§ Your task
Tally the lines in the material below that contain the string "instances". Reply with that number alone.

################

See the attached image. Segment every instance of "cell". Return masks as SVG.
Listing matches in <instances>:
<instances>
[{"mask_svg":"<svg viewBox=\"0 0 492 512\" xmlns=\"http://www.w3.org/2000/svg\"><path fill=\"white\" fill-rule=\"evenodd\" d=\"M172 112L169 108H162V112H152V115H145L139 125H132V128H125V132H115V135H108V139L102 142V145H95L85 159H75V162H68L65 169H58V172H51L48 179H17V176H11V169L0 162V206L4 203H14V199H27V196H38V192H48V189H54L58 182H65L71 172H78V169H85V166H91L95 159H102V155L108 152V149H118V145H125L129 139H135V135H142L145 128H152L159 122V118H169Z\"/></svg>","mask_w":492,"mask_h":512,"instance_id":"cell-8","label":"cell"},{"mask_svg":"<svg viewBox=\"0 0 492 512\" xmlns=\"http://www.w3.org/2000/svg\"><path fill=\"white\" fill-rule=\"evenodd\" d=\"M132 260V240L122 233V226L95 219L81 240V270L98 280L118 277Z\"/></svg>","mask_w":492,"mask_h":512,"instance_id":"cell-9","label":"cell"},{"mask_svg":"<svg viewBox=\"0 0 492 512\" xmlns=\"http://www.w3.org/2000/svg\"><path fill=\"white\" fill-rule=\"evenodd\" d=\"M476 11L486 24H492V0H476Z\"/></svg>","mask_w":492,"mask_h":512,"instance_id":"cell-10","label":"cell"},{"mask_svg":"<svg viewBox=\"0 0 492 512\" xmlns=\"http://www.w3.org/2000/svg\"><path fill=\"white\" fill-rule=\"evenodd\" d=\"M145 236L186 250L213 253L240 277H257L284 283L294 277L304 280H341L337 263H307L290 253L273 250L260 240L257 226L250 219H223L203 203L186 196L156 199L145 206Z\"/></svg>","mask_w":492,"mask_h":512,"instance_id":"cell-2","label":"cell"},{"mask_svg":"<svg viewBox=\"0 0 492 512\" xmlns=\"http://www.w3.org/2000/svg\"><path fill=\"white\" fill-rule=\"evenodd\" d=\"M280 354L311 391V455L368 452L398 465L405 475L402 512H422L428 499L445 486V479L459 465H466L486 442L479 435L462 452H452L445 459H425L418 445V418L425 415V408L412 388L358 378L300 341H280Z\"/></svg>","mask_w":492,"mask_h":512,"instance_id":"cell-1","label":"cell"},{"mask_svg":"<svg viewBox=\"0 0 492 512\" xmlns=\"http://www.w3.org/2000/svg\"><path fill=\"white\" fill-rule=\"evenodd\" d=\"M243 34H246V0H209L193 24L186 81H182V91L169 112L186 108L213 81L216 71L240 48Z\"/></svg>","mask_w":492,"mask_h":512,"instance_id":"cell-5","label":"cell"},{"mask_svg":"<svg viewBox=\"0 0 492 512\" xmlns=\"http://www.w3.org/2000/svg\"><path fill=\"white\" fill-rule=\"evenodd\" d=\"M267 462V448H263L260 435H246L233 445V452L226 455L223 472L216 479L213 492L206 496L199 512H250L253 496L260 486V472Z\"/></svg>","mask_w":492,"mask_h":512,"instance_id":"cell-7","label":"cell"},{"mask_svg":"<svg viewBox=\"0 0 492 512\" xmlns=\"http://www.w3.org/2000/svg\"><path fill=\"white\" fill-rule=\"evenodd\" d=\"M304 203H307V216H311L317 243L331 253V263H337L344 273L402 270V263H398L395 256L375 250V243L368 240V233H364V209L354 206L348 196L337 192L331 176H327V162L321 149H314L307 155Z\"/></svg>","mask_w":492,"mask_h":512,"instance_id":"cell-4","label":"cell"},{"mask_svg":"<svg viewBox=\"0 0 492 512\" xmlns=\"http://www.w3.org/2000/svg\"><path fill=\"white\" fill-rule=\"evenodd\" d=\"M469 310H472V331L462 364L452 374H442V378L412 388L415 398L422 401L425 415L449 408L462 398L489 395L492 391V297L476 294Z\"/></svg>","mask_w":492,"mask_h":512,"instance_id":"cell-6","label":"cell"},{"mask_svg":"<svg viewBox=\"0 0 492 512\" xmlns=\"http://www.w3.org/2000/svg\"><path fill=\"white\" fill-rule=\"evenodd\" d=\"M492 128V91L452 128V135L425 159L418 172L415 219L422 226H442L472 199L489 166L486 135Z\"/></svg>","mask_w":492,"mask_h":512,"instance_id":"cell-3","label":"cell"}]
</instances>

################

§ Reply to the task
3